- Coordinates: 34°48′33″S 138°37′53″E﻿ / ﻿34.8091°S 138.6313°E;

General information
- Type: Road
- Location: Adelaide
- Length: 3.0 km (1.9 mi)
- Opened: September 2007
- Gazetted: 14 February 2008

Major junctions
- East end: Main North Road
- West end: Salisbury Highway

Location(s)
- LGA(s): City of Salisbury
- Major suburbs: Mawson Lakes

= Elder Smith Road =

East-west road in northern Adelaide

Elder Smith Road is an east-west arterial road in northern Adelaide, South Australia, Australia. It opened in 2007 to connect Main North Road to Salisbury Highway, including a new bridge crossing the Gawler railway line and Adelaide–Port Augusta railway line. It lies entirely in or forms the border of the suburb of Mawson Lakes. It extends west past Salisbury Highway to provide access to a housing estate in Mawson Lakes on the south side and an industrial area of Greenfields on the north side. At Main North Road, it connects to the junction where Maxwell Road continues as the border between Para Hills West and Pooraka.

EXTRACTED ENTRIES:
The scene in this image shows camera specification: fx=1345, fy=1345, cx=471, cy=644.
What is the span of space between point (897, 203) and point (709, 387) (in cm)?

==

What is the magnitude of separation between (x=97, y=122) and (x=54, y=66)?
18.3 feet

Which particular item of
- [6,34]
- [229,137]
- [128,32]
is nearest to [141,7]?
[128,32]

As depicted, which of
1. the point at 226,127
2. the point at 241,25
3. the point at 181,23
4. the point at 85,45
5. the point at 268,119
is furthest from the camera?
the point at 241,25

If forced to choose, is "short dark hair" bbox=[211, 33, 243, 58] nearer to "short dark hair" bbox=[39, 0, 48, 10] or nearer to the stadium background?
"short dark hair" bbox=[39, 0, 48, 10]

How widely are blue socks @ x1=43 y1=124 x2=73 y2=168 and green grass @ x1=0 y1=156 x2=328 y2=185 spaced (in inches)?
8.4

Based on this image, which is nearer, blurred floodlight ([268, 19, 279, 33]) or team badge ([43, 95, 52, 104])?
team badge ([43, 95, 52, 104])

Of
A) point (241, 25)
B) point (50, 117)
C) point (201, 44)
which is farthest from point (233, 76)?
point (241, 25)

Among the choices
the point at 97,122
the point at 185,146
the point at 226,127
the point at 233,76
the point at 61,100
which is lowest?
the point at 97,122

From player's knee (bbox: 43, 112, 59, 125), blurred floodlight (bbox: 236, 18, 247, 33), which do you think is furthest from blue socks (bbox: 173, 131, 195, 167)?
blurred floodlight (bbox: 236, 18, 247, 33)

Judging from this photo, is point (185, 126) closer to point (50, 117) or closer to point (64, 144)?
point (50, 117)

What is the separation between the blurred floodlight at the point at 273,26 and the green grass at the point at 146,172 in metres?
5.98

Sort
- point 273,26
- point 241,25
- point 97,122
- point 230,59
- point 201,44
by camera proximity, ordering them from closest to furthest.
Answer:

==

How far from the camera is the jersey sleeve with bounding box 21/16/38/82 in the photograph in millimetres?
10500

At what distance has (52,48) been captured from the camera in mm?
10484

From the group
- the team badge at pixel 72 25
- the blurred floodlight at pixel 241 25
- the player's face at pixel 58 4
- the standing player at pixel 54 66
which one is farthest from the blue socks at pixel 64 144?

REQUIRED TASK:
Reproduce the Elder Smith Road text at the top, word for word and in full.

REPLY TO THE EXERCISE:
- Coordinates: 34°48′33″S 138°37′53″E﻿ / ﻿34.8091°S 138.6313°E;

General information
- Type: Road
- Location: Adelaide
- Length: 3.0 km (1.9 mi)
- Opened: September 2007
- Gazetted: 14 February 2008

Major junctions
- East end: Main North Road
- West end: Salisbury Highway

Location(s)
- LGA(s): City of Salisbury
- Major suburbs: Mawson Lakes

= Elder Smith Road =

East-west road in northern Adelaide

Elder Smith Road is an east-west arterial road in northern Adelaide, South Australia, Australia. It opened in 2007 to connect Main North Road to Salisbury Highway, including a new bridge crossing the Gawler railway line and Adelaide–Port Augusta railway line. It lies entirely in or forms the border of the suburb of Mawson Lakes. It extends west past Salisbury Highway to provide access to a housing estate in Mawson Lakes on the south side and an industrial area of Greenfields on the north side. At Main North Road, it connects to the junction where Maxwell Road continues as the border between Para Hills West and Pooraka.